When the Cold war was at its height and America was racked by internal turmoil as the burgeoning civil rights movement clashed with the conservative middle class… it was Dylan who would provide the musical backdrop to these troubled times.
Using simple chords and universal metaphors, Dylan managed to tap into the zeitgeist of the era like no other, bridging the gap between folk and mainstream pop with songs such as A Hard Rain’s a Gonna Fall, Blowin’ in the Wind and The Times They are A-Changin’.
Tunes including Like a Rolling Stone, Just Like a Woman and Lay Lady Lay became iconic anthems which were covered by hundreds of artists.

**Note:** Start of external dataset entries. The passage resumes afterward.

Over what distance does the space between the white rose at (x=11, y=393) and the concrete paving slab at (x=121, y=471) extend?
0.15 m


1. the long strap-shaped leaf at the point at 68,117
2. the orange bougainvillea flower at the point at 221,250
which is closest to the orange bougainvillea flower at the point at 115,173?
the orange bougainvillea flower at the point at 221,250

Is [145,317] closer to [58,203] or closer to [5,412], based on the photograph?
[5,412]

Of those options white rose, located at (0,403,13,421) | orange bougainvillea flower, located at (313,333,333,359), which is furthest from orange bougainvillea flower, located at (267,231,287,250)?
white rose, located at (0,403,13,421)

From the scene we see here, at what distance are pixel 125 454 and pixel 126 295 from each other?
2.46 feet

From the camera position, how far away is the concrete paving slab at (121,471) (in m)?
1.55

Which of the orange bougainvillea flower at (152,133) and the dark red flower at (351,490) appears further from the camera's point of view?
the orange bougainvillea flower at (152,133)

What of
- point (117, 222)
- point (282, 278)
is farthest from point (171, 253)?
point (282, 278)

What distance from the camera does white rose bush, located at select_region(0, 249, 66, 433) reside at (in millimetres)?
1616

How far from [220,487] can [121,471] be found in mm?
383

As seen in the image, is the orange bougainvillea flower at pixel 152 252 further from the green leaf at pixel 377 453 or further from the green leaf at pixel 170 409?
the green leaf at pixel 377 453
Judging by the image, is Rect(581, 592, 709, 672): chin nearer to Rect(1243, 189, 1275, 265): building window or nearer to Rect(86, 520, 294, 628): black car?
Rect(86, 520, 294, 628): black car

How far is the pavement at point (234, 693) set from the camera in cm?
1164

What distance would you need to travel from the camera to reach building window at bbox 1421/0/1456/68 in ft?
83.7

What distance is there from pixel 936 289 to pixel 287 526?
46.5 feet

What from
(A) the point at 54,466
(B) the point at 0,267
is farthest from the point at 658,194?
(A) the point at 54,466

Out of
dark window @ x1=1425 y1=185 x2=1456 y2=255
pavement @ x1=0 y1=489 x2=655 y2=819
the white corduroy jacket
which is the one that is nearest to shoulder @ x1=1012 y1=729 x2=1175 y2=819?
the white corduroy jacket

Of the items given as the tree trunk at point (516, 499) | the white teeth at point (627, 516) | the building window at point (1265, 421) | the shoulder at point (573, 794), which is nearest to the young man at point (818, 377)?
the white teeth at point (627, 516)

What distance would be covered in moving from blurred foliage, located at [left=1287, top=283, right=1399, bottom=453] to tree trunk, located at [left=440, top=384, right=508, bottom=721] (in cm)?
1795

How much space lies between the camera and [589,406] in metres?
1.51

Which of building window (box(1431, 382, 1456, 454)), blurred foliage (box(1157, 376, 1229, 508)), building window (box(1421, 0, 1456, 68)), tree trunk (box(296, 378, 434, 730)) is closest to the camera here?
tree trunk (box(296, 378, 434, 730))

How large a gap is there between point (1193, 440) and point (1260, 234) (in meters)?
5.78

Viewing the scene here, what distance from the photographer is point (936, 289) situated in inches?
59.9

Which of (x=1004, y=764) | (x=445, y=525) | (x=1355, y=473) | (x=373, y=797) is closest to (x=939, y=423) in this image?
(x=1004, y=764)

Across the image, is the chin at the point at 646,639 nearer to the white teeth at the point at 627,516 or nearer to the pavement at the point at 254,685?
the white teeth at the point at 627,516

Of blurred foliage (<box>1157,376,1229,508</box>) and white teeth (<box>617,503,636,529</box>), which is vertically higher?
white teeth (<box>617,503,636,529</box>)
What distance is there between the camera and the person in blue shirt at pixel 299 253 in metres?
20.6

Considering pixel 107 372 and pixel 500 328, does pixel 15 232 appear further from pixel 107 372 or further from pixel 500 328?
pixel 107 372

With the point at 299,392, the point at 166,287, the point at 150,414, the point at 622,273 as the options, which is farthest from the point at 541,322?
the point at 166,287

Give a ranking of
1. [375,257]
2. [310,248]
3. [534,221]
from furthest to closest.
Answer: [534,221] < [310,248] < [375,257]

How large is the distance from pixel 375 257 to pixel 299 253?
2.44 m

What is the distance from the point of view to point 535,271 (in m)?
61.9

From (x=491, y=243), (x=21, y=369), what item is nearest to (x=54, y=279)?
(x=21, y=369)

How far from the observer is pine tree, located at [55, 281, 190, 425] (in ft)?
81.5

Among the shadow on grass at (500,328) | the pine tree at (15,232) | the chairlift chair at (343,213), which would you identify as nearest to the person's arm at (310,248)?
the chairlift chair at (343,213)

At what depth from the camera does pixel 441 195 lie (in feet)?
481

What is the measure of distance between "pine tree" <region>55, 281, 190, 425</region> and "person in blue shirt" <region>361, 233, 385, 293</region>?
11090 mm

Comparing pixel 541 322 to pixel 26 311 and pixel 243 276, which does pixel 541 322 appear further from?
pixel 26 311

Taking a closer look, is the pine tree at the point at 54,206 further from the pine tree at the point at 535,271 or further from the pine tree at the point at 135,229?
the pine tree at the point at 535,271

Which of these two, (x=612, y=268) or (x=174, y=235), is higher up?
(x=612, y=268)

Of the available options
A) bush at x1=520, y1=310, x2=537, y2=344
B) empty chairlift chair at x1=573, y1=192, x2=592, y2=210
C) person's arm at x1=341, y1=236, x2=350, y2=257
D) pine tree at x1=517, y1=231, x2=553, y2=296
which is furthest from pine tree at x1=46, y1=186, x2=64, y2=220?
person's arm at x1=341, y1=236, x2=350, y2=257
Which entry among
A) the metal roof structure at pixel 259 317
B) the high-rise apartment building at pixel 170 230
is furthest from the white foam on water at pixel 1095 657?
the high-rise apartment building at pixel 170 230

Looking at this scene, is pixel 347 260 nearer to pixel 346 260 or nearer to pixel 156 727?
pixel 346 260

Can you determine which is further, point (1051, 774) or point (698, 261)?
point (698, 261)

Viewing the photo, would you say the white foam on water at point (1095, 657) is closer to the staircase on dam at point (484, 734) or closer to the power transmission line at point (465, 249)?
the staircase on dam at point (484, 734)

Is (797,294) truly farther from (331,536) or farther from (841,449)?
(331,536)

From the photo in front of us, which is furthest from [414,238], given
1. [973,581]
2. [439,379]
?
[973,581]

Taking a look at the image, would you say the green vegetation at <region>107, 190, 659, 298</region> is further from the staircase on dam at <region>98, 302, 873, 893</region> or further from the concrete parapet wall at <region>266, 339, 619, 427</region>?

When he “went electric” at the 1965 Newport Folk Festival, he horrified the assembled audience in one of the seminal moments in music history.
The sweet folk troubadour had transformed himself into a hedonistic rock star, with trademark dark glasses hiding eyes glazed by drink and drugs.
After a motorcycle accident and a subsequent seclusion following his 1966 world tour he made an unexpected comeback at the Concert for Bangladesh in 1971 and the albums John Wesley Harding, Nashville Skyline and New Morning.
The return of the troubadour culminated in 1975’s Blood on the Tracks album and hailed as a return to form, and for many, one of the greatest LPs ever recorded.
Three years later, after Dylan witnessed a vision of Christ in an Arizona hotel room, his lyrics became full of Biblical references and reflected themes of faith and morality.
You may be an ambassador to England or France
You may like to gamble, you might like to dance
You may be the heavyweight champion of the world
You may be a socialite with a long string of pearls
But you’re gonna have to serve somebody, yes indeed
You’re gonna have to serve somebody
Well, it may be the devil or it may be the Lord
But you’re gonna have to serve somebody
His albums continued to be received with interest – if often mixed reviews – and in 1988 he began what came to be known as the Never-Ending Tour, constantly reinterpreting his own songs on stage.
Just as it seemed he was losing his relevance, his 1997 album Time Out of Mind, with its dark themes of mortality, proved another landmark release. It won three Grammys including best album.
In 2006, at 65, he became the oldest living artist to enter the Billboard chart at number one with Modern Times.
And his most recent albums Fallen Angels and Shadows in the Night has seen him slip seamlessly into an aged crooner of the great American Songbook.
His journey has come full circle.
Imbedded in legendary status, an avalanche of honours have now flowed – a Kennedy Center Honour, an Oscar, a Pulitzer Prize, a Golden Globe and the Presidential Medal of Freedom.
Now he can add a Nobel Prize to that list.